══ Material
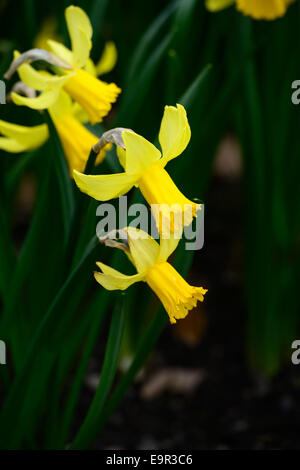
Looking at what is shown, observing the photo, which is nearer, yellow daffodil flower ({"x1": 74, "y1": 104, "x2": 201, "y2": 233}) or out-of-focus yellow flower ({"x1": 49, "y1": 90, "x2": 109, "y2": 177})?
yellow daffodil flower ({"x1": 74, "y1": 104, "x2": 201, "y2": 233})

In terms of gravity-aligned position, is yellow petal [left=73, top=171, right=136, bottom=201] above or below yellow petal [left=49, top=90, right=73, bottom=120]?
below

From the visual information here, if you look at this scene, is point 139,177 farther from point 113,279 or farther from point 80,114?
point 80,114

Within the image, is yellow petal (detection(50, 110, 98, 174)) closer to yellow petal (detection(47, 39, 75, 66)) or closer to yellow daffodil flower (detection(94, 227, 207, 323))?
yellow petal (detection(47, 39, 75, 66))

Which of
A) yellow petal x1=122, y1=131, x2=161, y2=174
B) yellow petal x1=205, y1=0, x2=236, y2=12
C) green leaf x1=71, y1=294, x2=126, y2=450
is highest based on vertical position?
yellow petal x1=205, y1=0, x2=236, y2=12

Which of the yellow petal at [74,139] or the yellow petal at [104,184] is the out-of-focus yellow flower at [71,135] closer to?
the yellow petal at [74,139]

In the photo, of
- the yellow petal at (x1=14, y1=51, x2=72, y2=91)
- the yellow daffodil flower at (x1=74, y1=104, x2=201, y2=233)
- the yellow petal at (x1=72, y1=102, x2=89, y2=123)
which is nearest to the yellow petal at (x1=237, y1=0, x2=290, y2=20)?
the yellow petal at (x1=72, y1=102, x2=89, y2=123)
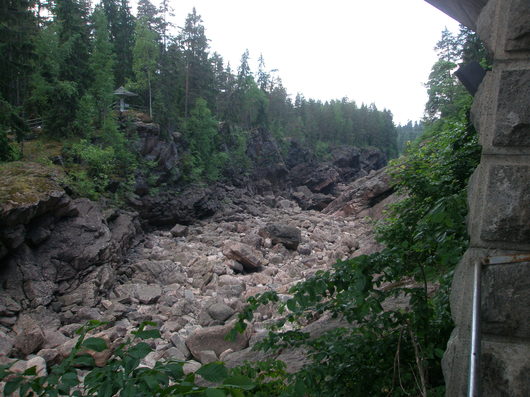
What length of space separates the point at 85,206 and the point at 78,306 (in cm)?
561

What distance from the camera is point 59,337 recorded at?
9742mm

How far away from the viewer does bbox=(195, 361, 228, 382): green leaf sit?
3.39ft

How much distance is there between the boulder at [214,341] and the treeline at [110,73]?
12355 mm

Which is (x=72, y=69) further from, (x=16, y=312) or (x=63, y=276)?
(x=16, y=312)

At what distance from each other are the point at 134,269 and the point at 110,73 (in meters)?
21.0

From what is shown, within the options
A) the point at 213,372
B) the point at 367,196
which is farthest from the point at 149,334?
the point at 367,196

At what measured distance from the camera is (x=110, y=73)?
1193 inches

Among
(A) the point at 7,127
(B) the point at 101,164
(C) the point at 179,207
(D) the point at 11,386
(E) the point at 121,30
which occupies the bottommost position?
(C) the point at 179,207

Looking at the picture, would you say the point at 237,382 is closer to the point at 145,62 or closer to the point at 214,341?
the point at 214,341

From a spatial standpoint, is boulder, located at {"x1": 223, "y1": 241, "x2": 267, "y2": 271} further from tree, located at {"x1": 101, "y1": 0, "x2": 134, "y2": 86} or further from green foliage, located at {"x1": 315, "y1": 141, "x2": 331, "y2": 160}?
green foliage, located at {"x1": 315, "y1": 141, "x2": 331, "y2": 160}

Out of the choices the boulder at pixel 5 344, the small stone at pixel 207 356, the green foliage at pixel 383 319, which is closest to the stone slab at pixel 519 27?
the green foliage at pixel 383 319

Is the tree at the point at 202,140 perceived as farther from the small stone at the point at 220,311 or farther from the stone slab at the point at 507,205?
the stone slab at the point at 507,205

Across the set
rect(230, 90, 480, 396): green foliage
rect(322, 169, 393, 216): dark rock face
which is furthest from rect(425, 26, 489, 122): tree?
rect(230, 90, 480, 396): green foliage

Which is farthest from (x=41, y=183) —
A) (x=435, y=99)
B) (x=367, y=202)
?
(x=435, y=99)
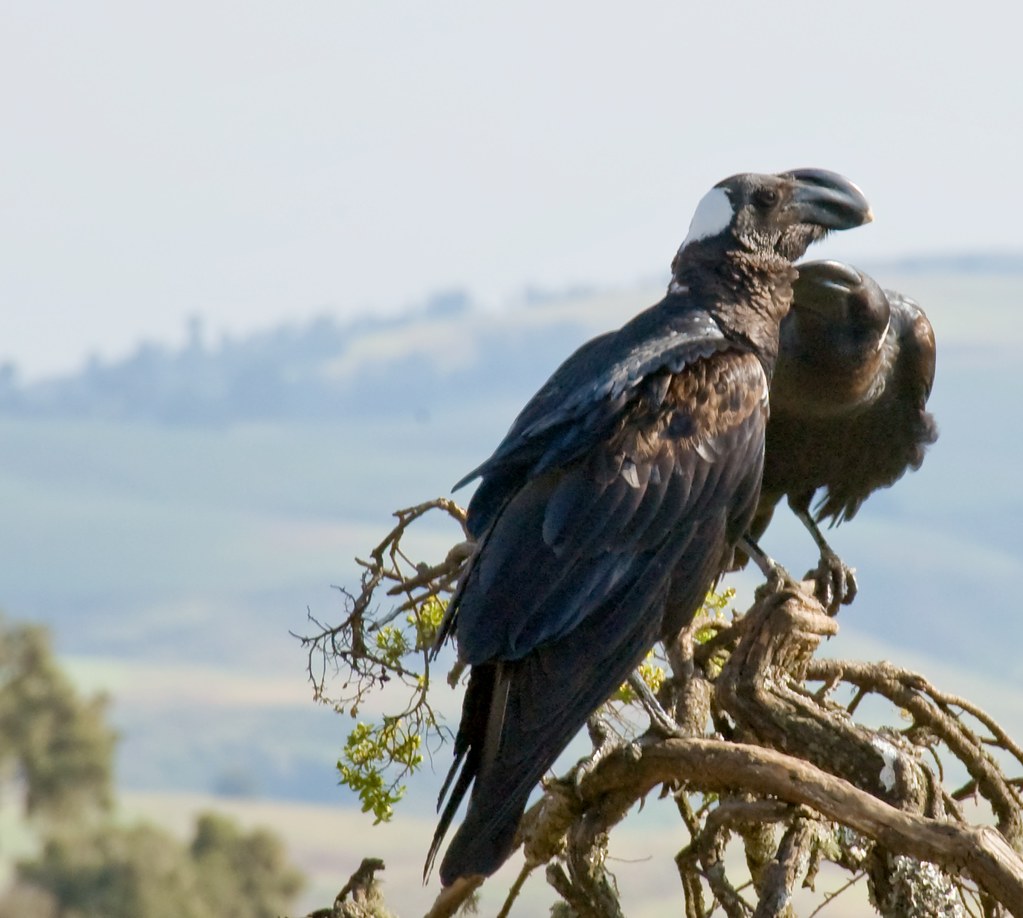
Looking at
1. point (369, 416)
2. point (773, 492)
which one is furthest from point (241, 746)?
point (773, 492)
════
Objective:
The lines to copy run from the line containing "Out of the choices" through the end of the data above; copy exactly those, minus the pictures.

Solution for this problem:
Out of the choices the boulder at pixel 5 344, the small stone at pixel 207 356, the green foliage at pixel 383 319, which is closest to the stone slab at pixel 519 27?
the green foliage at pixel 383 319

Is the tree at the point at 202,140 perceived as farther from the small stone at the point at 220,311 or farther from the stone slab at the point at 507,205?
the stone slab at the point at 507,205

Across the set
rect(230, 90, 480, 396): green foliage
rect(322, 169, 393, 216): dark rock face
which is furthest from rect(425, 26, 489, 122): tree?
rect(230, 90, 480, 396): green foliage

Which is farthest from (x=41, y=183) —
A) (x=435, y=99)
B) (x=367, y=202)
?
(x=435, y=99)
Looking at
1. point (369, 416)
2. point (773, 492)
which one is furthest from point (241, 746)?
point (773, 492)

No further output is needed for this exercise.